### Document section
┄┄┄┄┄┄┄┄┄┄

Yu Qian (; 1398–1457), courtesy name Tingyi, art name Jie'an, was a Chinese official who served under the Ming dynasty.

Biography
Yu Qian was born in Qiantang County, Hangzhou, Zhejiang. He started his career in the Ming civil service after obtaining the position of a jinshi (進士; successful candidate) in the imperial examination in 1421. He helped to suppress a rebellion by the prince Zhu Gaoxu in 1426 and earned the favour of the Xuande Emperor (r. 1425–1435), who appointed him as the Grand coordinator of Shanxi and Henan. During the reign of the Zhengtong Emperor (r. 1435–1449), he offended the influential court eunuch Wang Zhen and ended up being imprisoned. However, he was released later, reinstated as an official, and further promoted to serve as the Minister of War.

┄┄┄┄┄┄┄┄┄┄

### Data section
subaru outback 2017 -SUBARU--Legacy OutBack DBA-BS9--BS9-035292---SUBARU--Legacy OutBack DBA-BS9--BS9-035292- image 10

┄┄┄┄┄┄┄┄┄┄

### Study questions
1 - According to the Yu Qian biography, in what year did he become a jinshi through the imperial examination?
2 - What led to Yu Qian's imprisonment during the Zhengtong Emperor's reign, according to the Yu Qian biography? Answer in one to three sentences.
3 - Resume the Yu Qian biography, starting right after its closing sentence about his promotion to Minister of War.

### Answers provided
1 - 1421

2 - He was imprisoned because he offended Wang Zhen, an influential court eunuch. He was later released, reinstated as an official, and promoted to Minister of War.

3 -
In 1449, Yu Qian played an important role in leading the Defense of Beijing from attacks by the Oirat Mongols, who had earlier captured the Zhengtong Emperor at the Battle of Tumu. The Jingtai Emperor (r. 1449–1457), who succeeded the Zhengtong Emperor, appointed Yu Qian as the Crown Prince's Guardian and Tutor. In 1457, the former Zhengtong Emperor, who had returned after he was released by the Mongols, seized power from the Jingtai Emperor in a coup and restored himself to the throne as the Tianshun Emperor (r. 1457–1464). Yu Qian was falsely accused of treason and executed. He was later posthumously rehabilitated by the Chenghua Emperor (r. 1464–1487) and given the posthumous name Sumin (lit. "Stern and Suffering") by the Hongzhi Emperor, afterwards changed into "Zhongsu" (lit."loyal and stern") by the Wanli Emperor (r. 1572–1620). There are memorial halls and shrines built in Beijing and Hangzhou to commemorate and honour Yu Qian.

Gallery

See also
 History of Beijing

References

 Zhang, Tingyu et al. History of Ming, Volume 170.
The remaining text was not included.